Projects: Technology on the Trail Undergraduate Capstone Spring 2018

The Spring 2018 school term provided the opportunity for senior undergraduate students in computer science to take part in client-based projects related to technology on the trail. Each project was asked to address some trail-related problem through a tech implementation. Below is a summary of the projects that they undertook.

NOTE: some of the students continued their work on the projects, and others were continued by grad students and clients toward being incorporated in grants, papers, theses, and dissertations. This post has been and will continue to be updated with links to new papers.

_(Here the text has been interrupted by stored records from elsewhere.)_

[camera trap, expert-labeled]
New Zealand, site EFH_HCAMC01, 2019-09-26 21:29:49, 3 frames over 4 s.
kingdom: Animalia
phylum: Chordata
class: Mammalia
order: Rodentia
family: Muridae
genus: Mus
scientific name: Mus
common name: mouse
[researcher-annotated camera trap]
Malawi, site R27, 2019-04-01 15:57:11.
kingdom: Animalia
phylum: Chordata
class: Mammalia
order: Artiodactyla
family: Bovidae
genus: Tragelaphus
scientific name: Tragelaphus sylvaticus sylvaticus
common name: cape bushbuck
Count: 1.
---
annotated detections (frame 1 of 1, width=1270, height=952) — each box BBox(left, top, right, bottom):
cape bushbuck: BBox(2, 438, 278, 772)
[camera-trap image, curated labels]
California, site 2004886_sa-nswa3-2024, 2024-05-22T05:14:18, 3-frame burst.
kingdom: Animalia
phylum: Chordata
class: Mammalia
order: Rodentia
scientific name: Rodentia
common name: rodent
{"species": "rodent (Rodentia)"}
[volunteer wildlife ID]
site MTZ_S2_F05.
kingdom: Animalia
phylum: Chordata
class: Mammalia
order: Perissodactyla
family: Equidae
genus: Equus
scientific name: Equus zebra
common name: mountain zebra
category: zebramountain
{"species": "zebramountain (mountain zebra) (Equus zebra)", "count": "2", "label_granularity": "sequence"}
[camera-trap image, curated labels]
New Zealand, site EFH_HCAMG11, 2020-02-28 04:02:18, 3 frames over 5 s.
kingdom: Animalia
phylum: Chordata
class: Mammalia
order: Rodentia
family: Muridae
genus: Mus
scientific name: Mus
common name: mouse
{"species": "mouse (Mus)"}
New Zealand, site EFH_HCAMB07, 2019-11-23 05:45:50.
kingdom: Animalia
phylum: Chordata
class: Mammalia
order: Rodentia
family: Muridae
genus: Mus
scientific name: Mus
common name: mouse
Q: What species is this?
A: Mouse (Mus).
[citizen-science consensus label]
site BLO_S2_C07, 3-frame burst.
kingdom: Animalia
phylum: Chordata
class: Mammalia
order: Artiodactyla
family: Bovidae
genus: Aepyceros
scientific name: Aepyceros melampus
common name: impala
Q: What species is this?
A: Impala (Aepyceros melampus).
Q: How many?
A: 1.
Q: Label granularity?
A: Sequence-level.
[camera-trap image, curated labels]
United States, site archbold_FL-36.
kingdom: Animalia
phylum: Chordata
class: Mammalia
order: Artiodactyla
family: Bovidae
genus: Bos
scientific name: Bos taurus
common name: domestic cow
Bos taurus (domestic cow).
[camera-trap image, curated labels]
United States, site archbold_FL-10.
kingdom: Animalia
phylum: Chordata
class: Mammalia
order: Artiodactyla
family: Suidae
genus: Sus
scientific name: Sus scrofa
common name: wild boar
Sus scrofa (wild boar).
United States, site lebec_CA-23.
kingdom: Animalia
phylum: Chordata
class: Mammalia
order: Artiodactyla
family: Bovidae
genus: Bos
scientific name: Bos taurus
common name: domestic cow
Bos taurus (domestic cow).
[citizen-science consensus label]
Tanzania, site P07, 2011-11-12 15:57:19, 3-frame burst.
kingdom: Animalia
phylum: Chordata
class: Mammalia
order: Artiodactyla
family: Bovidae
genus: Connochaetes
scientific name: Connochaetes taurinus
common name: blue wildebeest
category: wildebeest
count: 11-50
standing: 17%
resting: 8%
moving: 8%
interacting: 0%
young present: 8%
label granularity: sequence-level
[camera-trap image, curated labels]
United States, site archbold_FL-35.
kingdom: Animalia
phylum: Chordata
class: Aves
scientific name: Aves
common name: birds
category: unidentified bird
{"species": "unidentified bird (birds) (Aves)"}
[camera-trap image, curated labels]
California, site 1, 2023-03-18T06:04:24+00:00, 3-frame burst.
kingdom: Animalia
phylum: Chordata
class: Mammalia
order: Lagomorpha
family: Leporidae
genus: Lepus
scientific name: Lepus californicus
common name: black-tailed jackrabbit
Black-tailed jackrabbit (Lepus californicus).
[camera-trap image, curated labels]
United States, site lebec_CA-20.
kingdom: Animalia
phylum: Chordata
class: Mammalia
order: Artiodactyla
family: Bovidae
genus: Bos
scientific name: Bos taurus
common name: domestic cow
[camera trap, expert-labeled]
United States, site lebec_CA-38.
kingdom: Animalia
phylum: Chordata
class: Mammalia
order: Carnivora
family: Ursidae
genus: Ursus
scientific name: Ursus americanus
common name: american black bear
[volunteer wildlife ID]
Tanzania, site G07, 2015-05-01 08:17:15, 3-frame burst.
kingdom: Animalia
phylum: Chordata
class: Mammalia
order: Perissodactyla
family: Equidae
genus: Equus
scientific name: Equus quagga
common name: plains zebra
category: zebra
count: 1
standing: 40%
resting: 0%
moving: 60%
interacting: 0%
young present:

  • GreenSites: Navigating Towards Sustainable Camping. Undergrads Michael D’Avella, Forrest Doss, and Matthew Scanland undertook a project sponsored by Jeff Marion and his grad students in Virginia Tech’s Department of Forest Resources and Environmental Conservation. They were tasked with creating a mobile hiking application that would allow users to be able to navigate towards sustainable campsites and avoid areas that are detrimental to the environment. Their app allowed conservationists to map existing and potential campsites to help determine sites with the potential to be the most environmentally friendly. (See image below.)
  • TrailBuddy. Rui Jin and Shumeng Zhang crafted an app to identify tagging approaches for photos taken on the trail during hikes and other outdoor activities—at times when people do not wish to manage their photos but do wish to capture context. Grad student Derek Haqq is continuing this research as part of his Ph.D.
  • The Gardenator: Fostering Learning by Improving Attitudes towards Science. Undergrads Anne Hoang, Havisha Panda, and Jennifer Shenk crafted a scavenger hunt app in support of the Pollinator Garden at the Science Museum of Western Virginia (SMWV). They sought to improve user-user and user-exhibit interactivity by improving attitudes toward science and learning. The project was sponsored by ICAT’s Outreach and Engagement Coordinator Phyllis Newbill, along with staff at the SMWV. Grad student Lindah Kotut is seeking to publish continued work on this project in support of her Ph.D. dissertation. (See image below.)
  • Safe Drinking Water with Smart Technology. Undergrads Arianna Krinos and Priyanka Kogta, together with grad student Jingoo Han, developed a web site and Java app to increase understanding of new smart and connected technology for drinking water systems. The project breaks down barriers of understanding to increase public confidence in the quality of drinking water.
  • Twitter Tweet Visualization on Trails. Undergrads Mark Episcopo, Vedant Tyagi, Patricio Moreno, and Shivani Rajasekaran crafted a visualization showing tweet locations using Apache Spark and Scala. They looked for interesting themes in over 1.5 million tweets by trail users around the world. (See image below of tweets filtered by season.)
  • Poison Ivy Tracking App for ITCHY. Undergrads James Wilson, Gunnar Arnesen, Douglas Botello, and Jason Merewitz worked with Plant Pathology, Physiology, and Weed Science professor John Jelesko on an app for tracking locations of poison ivy. This project is part of Dr. Jelesko’s ITCHY project (nvestigating Toxicodendron and Habitats for Years) that studies the times and locations that poison ivy can be found. The work supports citizen scientists in their efforts to help this scientific endeavor. Computer science grad student Tim Stelter is continuing this work.
  • Tracking Birds in the New River Valley. Undergrads Zijian Xu and Hongyi Zhen created Birding Buddy, a digital education mobile app to get young people excited about bird watching. It includes a field e-notebook to help users record bird observation date, time, location, photos, audio, and more. It includes a wiki with the 28 most common birds in our region. Birding Buddy supports the Boy Scout Bird Study Merit Badge requirements 5 and 6. Grad student Tim Stelter is continuing this work (along with other projects above) as part of his citizen science research.
GreenSites screenshots showing potential sites and surrounding terrain. Scientist can easily create markers indicating potential sites, then study the resulting map to identify promising sites at a later time.
Participants using the Gardenator application in-situ and during a showcase, together with the available options for interaction. The user selects a category, and using the clue given takes a picture. The application then applies image recognition to check for correctness, then revealing a successful page or a failed page accordingly
This tweet visualization shows hiking by seasons, with winter hiking largely (but not exclusively!) happening in the warmer regions of North America.